Este sábado, un grupo de personas reclamaba en Valladolid su derecho al aborto «sin plazos ni supuestos», es decir, su derecho a poder asesinar sin consecuencias a sus hijas, pongamos que a los nueve meses de gestación -sin plazos- por el mero hecho de que a ellas les parezca bien -sin supuestos-. Desconozco si alguna de esas personas ha tenido en los brazos a un bebé de nueve meses de gestación, o de ocho o de siete. O, como en algún caso por todos conocido, a dos mellizos viables naciendo solamente a las veintiséis semanas. Quiero creer que no, que no han sentido la paz inmensa de la mirada de un recién nacido, el olor de esa piel suave -mortal y rosa, que diría Umbral-, la vida abriéndose paso, la evolución de la especie haciéndose presente aquí y ahora, en tus brazos, apenas a unos centímetros de tu corazón. No pueden haber sentido el amor llenándolo todo, yo espero que no hayan pasado aún por eso y deseo que alguna vez lo hagan para que se replanteen algunas de sus proclamas.
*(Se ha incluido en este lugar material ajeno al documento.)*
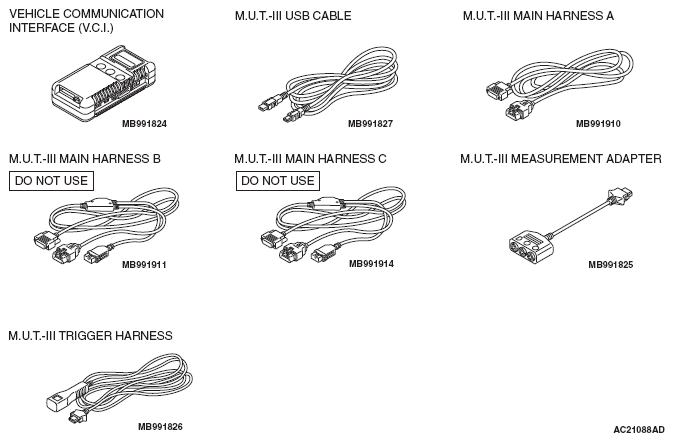 VEHICLE COMMUNICATION INTERFACE (V.C.I.)

MB991824

M.U.T.-III USB CABLE

MB991827

M.U.T.-III MAIN HARNESS A

MB991910

M.U.T.-III MAIN HARNESS B

DO NOT USE

MB991911

M.U.T.-III MAIN HARNESS C

DO NOT USE

MB991914

M.U.T.-III MEASUREMENT ADAPTER

MB991825

M.U.T.-III TRIGGER HARNESS

MB991826

AC21088AD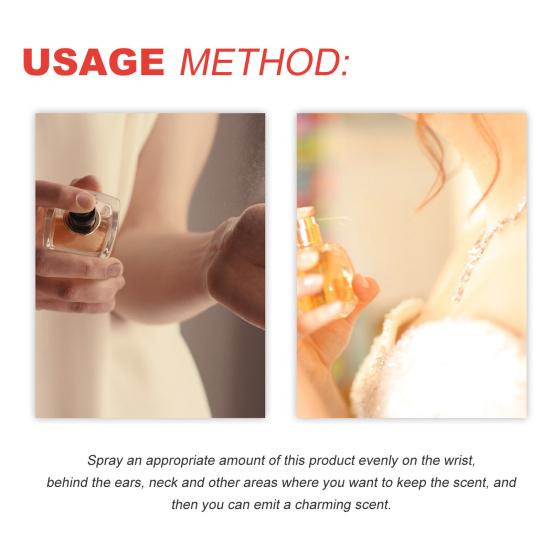 USAGE METHOD:

Spray an appropriate amount of this product evenly on the wrist, behind the ears, neck and other areas where you want to keep the scent, and then you can emit a charming scent.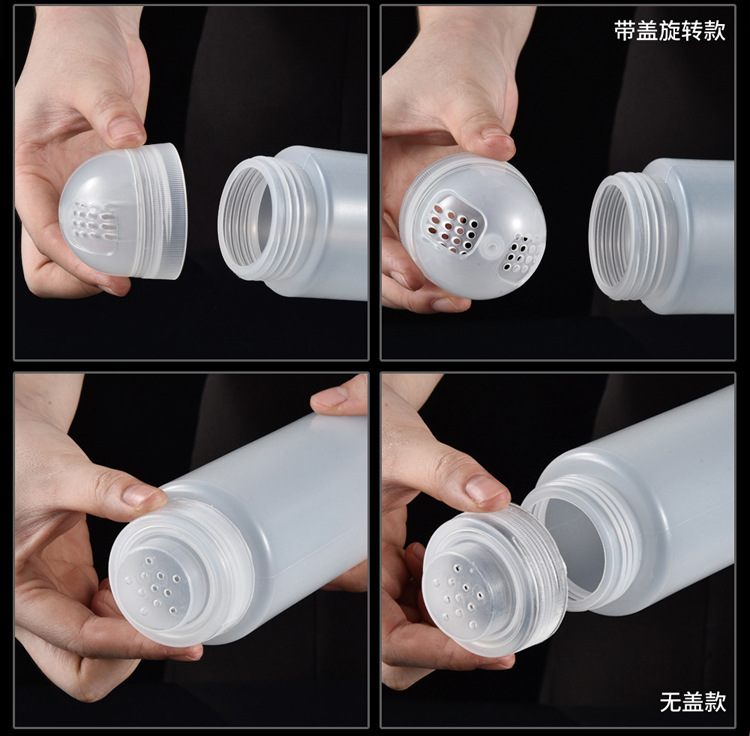 带盖旋转款

无盖款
El aborto es un tema muy complicado, pero si ya la actual legislación contemplando plazos – ¿en qué minuto exacto hay vida?- y contemplando supuestos -¿hasta qué punto podemos acabar con una vida para hacer más feliz y cómoda otra?- es motivo de equilibrismos éticos, fuente infinita de reflexión para muchos y de repugnancia para algunos, no quiero pensar qué puede haber en las cabezas y corazones de quienes defienden sin despeinarse el derecho a matar a sus propias hijas en un embarazo viable, a término, sin motivo alguno y sin pasarse por ello el resto de su vida en la cárcel por homicidio con agravante de parentesco. No hablamos de una célula: hablamos de una niña de cuatro kilos y medio. Prefiero no pensarlo. El aborto es un asunto en el que algunos no encontramos espacio para el relativismo: o hay vida humana o no la hay y si la hay no hay plazos ni supuestos moralmente defendibles, pero la vida me ha enseñado a respetar las decisiones en sentido contrario de personas cuya moral no es ni mucho menos inferior a la mía y, en todo caso, a la ley. Y aún así, si la línea roja que marca esa ley ya es muy cuestionable, ¿qué servicio creen que hacen quienes defienden volar las bases no ya de la humanidad sino del derecho para defender una barra libre despiadada de salvajismo, barbarie y crueldad?
La protesta se convocaba contra la violencia machista, algo que, de no ser repugnante, sería hilarante. Apología del infanticidio de niñas por parte de sus madres contra la violencia machista. Hay cosas para las que uno no está preparado y nunca lo estará. Al final del recorrido se llevó a cabo una performance representando la muerte de una mujer durante un aborto ilegal. Evidentemente, en dicho teatro no se mostraba la muerte del bebé que esa mujer llevaba dentro -y eso no es una performance sino un asunto repleto de sangre y vísceras rojas, latiendo, nada alegóricas- y algo me hace pensar que, si lo vieran, la performance sería un inmenso acto de contrición y culpa imposible de lavar jamás.
‘Sexualidad no es maternidad’, se podía leer, para rematar la ignominia. El aborto como método anticonceptivo, la rebelión del sistema reproductor queriendo hacerse inane, personas queriendo desnaturalizar los efectos en nombre de las causas. No hace falta ser católico para oponerse a ciertas cosas. De hecho, no sé me ocurre mayor nivel de progresismo que defender a los débiles del peligro que para ellos suponen los necios. Que Dios nos perdone.
(Esta columna fue publicada originalmente en El Norte de Castilla el día 1 de octubre de 2019. Click aquí)
Quiero creer, que no saben de lo que hablan, que no han sentido una nueva vida en sus brazos, y que tampoco hayan sentido lo que pesa y entumece la muerte en sus mismos brazos. Pocos lo saben, y mejor que no lo sepan.
Como bien dices, que Dios nos perdone.
Aunque a mi me cueste perdonarle a Él.